To overcome the problem of musical noise, our initial idea was to combine Wiener filtering and spectral subtraction, as suggested by Vaseghi [Vas97]. Our assessment of the nature of the signal produced by the Wiener filter was that is does produce a sound that seems much more natural (at least compared to spectral subtractor's musical noise), with little degradation of intelligibility.
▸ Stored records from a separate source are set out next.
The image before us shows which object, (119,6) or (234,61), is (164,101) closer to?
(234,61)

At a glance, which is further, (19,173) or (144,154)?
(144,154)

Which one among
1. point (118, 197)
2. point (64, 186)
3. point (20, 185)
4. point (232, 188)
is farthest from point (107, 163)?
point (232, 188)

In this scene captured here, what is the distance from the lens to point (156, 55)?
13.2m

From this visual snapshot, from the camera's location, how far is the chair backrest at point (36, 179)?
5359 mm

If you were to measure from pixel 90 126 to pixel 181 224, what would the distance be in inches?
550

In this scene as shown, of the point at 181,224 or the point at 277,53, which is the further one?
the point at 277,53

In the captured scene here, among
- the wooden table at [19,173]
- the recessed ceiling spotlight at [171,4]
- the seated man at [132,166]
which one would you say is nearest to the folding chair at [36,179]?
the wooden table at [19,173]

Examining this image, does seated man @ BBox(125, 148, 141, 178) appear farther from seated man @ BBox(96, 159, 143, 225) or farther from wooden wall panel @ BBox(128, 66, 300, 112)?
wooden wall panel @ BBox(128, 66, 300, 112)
The idea behind this combination of Wiener filters and spectral subtraction is that Wiener filters need an estimate of the clean signal in order to minimize the least mean square error, and for this purpose the noisy signal is used, since no better signal is readily available (iterative Wiener filtering can give better performance). As reported in section 3, we were successful in using the output of spectral subtraction to have a better estimate of the clean signal for the purpose of training a Wiener filter.

References

Bol79
Boll, S.F. Suppression of Acoustic Noise in Speech using Spectral Subtraction. IEEE Transactions on Acoustics, Speech, and Signal Processing (27), pp. 113-120, 1979.
BSM79
Berouti, M., Schwartz, R., and Makoul J. Enhancement of speech corrupted by additive noise. IEEE Transactions on Acoustics, Speech, and Signal Processing, pp. 208-211, 1979.
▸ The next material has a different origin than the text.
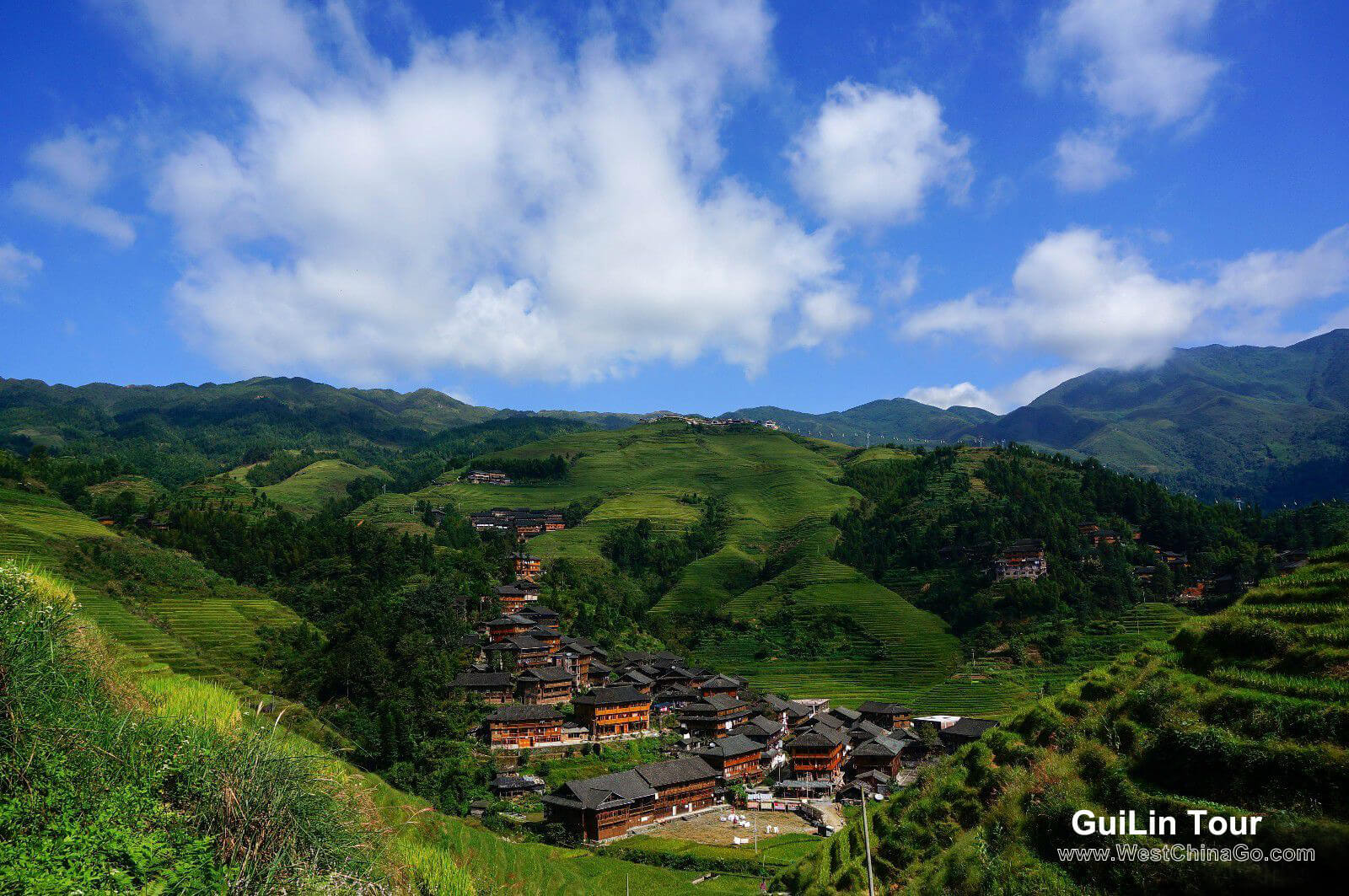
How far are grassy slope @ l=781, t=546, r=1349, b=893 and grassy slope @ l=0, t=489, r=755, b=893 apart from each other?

Hir93 Hirsch, H. G. Estimation of noise spectrum and its application to SNR-estimation and speech enhancement. ICSI Technical Report TR-93-012, Intl. Comp. Science Institute, Berkeley, CA, 1993.
Lim83
Lim, J.S. (editor). Speech Enhancement. Prentice Hall, 1983. (Collection of journal and conference papers on noise reduction).
LO79
Lim, J. and Oppenheim, A. Enhancement and bandwidth compression of noisy speech. Proceedings of the IEEE (67), pp. 1586-1604, 1979.
Mar94
Martin, R. Spectral Subtraction Based on Minimum Statistics. EUSIPCO-94, Edinburgh, Scotland, 1994, pp. 1182-1185.
PRS97 Paulraj, A., Roychowdhury, V., and Schaper, C., (editors). Communications, Computations, Control and Signal Processing. Kluwer Academic Publishers, 1997.
Vas97

Vaseghi, S. Advanced Signal Procession and Digital Noise Reduction. Wiley & Teubner, 1997.